Est-ce que je préviens la gendarmerie ?
- Non, il est un peu trop tôt. Si ça se trouve, il rentrera dans la nuit, et tu l’entendras. Téléphone-moi demain matin.
Le lendemain matin, toujours rien. Cette-fois-ci, je demandai à Maurice de prévenir la gendarmerie, et Maurice partit à sa recherche. Le soir, rien, aucune trace de Momo. Je commençai à me faire un sérieux mouron, et regrettai amèrement de l’avoir laissé partir. Momo est un adulte, mais toujours imprévisible. Un véritable anar, qui se fiche complètement des conséquences de ses actes. Je ne pouvais pas me rendre sur place, et d’ailleurs, ça n’aurait servi à rien.
Le surlendemain était le jour du retour. Toujours pas de Momo. Pourtant, la station balnéaire n’était pas très grande, on en avait vite fait le tour. Et Momo était repérable, avec son chien.
Soudain, ma mémoire fit « tilt ». Momo adorait se déguiser, et il avait plusieurs fois échappé à ma vigilance en se grimant. J’étais passée à côté de lui sans le voir, et ça l’avait beaucoup amusé.
Je rappelai Maurice et lui expliquait de quoi il retournait. Cela eut le don de l’irriter.
- Et qu’est-ce que je dois chercher maintenant ? Ne me dis pas qu’il s’est déguisé en flic, en marin pêcheur, ou en garçon de café. Il serait pas allé dans le camp de nudiste, aussi ? Je te préviens que je n’irai pas l’y chercher. Et son chien il l’a déguisé en quoi ? En sirène ? Ton Momo commence à me courir sur le haricot.
- Ecoute Maurice, calme-toi. Je te demande d’être un peu plus vigilant. Tiens-moi au courant.
Maurice me raccrocha au nez. Il devait me bénir. Il ne repartira sûrement pas en vacances avec Momo, pour sûr.
A midi, la gendarmerie de Givré-les-Bains, une station balnéaire voisine de celle où résidait Momo, m’appela, pour me dire qu’ils avaient trouvé un individu qui correspondait à la description qu’en avait fait Maurice. Enfin surtout grâce au chien. Momo faisait la manche sur la voie publique, déguisé en clown, avec son clébard. Il y jouait du banjo, ( où avait-il trouvé cet instrument ? ) et le chien aboyait en mesure. Il avait remporté un franc succès auprès des vacanciers, mais ce n’était pas du goût de la maréchaussée, qui l’avait embarqué au poste.

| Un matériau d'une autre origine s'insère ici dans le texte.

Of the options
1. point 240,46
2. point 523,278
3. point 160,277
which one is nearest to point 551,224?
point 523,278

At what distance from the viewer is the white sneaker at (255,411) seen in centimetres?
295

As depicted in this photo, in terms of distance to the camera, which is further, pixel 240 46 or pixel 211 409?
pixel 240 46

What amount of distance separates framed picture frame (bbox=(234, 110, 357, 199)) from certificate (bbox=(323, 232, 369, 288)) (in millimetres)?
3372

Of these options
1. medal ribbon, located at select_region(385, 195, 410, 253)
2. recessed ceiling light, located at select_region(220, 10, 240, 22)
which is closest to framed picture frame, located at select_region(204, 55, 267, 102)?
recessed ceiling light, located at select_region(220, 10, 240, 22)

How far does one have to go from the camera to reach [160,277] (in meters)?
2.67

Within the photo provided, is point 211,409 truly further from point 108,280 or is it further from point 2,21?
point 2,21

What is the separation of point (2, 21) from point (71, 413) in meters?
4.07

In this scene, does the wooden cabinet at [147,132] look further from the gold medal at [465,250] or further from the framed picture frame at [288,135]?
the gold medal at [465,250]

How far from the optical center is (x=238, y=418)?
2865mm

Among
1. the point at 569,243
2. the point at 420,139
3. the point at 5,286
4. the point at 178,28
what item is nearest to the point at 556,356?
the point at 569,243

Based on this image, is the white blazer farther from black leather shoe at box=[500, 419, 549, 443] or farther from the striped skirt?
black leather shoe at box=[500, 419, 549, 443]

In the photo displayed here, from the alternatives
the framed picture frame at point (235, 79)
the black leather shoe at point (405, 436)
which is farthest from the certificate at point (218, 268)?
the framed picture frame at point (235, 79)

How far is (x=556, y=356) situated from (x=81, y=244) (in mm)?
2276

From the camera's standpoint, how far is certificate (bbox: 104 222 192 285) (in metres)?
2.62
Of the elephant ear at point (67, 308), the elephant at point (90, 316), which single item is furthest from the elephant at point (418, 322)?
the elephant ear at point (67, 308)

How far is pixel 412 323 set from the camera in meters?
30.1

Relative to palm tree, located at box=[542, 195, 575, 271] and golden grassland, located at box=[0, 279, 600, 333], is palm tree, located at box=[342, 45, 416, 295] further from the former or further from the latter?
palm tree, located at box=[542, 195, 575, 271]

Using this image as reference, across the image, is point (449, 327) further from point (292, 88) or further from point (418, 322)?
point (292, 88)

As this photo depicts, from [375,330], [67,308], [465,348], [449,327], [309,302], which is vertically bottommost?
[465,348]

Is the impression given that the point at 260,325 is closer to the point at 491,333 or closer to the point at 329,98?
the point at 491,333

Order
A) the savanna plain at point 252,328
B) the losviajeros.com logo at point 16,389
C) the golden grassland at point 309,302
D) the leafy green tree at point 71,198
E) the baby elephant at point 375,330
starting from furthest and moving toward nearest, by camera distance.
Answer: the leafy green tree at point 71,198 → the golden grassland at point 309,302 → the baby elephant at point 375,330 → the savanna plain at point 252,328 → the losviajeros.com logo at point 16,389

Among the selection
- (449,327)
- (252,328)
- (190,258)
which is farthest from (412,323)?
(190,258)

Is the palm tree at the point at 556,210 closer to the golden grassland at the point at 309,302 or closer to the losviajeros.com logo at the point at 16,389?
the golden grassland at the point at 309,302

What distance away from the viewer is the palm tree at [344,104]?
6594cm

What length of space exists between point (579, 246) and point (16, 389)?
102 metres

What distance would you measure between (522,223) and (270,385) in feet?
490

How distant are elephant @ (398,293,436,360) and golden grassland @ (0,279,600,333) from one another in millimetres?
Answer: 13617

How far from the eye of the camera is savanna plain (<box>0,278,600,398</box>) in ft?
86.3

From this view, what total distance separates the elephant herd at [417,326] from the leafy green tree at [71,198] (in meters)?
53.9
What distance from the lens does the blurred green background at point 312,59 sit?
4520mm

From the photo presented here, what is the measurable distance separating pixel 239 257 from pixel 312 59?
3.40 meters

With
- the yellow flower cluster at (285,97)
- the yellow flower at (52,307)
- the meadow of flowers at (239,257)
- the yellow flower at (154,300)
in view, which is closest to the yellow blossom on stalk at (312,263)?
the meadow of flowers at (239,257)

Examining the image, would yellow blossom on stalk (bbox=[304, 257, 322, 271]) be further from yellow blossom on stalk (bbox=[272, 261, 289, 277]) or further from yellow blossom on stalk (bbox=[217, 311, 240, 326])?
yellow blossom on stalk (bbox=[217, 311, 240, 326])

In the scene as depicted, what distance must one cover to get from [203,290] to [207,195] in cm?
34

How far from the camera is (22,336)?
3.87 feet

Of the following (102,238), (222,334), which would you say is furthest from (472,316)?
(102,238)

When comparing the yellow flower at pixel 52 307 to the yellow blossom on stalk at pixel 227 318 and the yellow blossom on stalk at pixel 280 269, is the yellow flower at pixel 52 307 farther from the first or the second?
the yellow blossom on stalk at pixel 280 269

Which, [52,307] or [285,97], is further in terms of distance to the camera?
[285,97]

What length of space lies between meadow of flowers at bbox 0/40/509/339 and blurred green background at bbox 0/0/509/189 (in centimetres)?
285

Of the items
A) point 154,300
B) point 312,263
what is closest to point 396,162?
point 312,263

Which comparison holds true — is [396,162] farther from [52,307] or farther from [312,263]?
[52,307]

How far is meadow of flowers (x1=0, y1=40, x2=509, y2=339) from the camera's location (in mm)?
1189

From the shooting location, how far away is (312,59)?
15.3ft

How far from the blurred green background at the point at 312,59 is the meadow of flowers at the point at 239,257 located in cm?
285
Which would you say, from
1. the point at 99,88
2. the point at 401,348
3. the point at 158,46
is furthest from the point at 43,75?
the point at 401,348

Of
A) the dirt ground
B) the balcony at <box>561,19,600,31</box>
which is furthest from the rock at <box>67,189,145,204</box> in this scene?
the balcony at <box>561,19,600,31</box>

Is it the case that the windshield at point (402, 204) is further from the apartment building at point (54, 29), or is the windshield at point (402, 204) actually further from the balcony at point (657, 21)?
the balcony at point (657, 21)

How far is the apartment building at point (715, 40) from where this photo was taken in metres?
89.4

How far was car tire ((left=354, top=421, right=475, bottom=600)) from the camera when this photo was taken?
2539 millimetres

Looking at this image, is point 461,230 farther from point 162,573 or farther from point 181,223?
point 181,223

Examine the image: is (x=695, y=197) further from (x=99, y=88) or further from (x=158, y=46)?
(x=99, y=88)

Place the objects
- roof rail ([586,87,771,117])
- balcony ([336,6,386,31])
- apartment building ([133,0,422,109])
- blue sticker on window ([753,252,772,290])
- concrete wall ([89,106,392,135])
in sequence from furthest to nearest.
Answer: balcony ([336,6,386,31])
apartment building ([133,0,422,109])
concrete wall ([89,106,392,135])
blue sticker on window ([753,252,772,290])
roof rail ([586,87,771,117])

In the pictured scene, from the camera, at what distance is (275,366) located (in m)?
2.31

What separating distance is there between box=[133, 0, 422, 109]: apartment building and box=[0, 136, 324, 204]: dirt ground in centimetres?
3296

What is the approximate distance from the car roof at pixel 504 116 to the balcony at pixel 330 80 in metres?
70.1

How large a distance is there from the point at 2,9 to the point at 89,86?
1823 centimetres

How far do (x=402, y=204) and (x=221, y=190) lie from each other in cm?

Le soir, je récupérai Momo à la descente du car. Je me fis copieusement invectiver par les seniors, et encore plus par Maurice, qui était rouge de colère. Je laissai passer l’orage, et je reconduisis Momo dans ma petite Twingo. Je m’apprêtais à lui passer un bon savon. Mais mon anar de service était ravi de ses trois jours de vacances. Il avait une mine superbe. Il s’était bien amusé, me dit-il, et était prêt à recommencer l’expérience. Le chien aussi.
Je le laissai au bas de la pente qui mène à son abri troglodytique.
Sur le chemin du retour, j’aérai un peu la voiture, qui sentait le chien sale.
Je ressentis quelques démangeaisons, et je commençai à me gratter.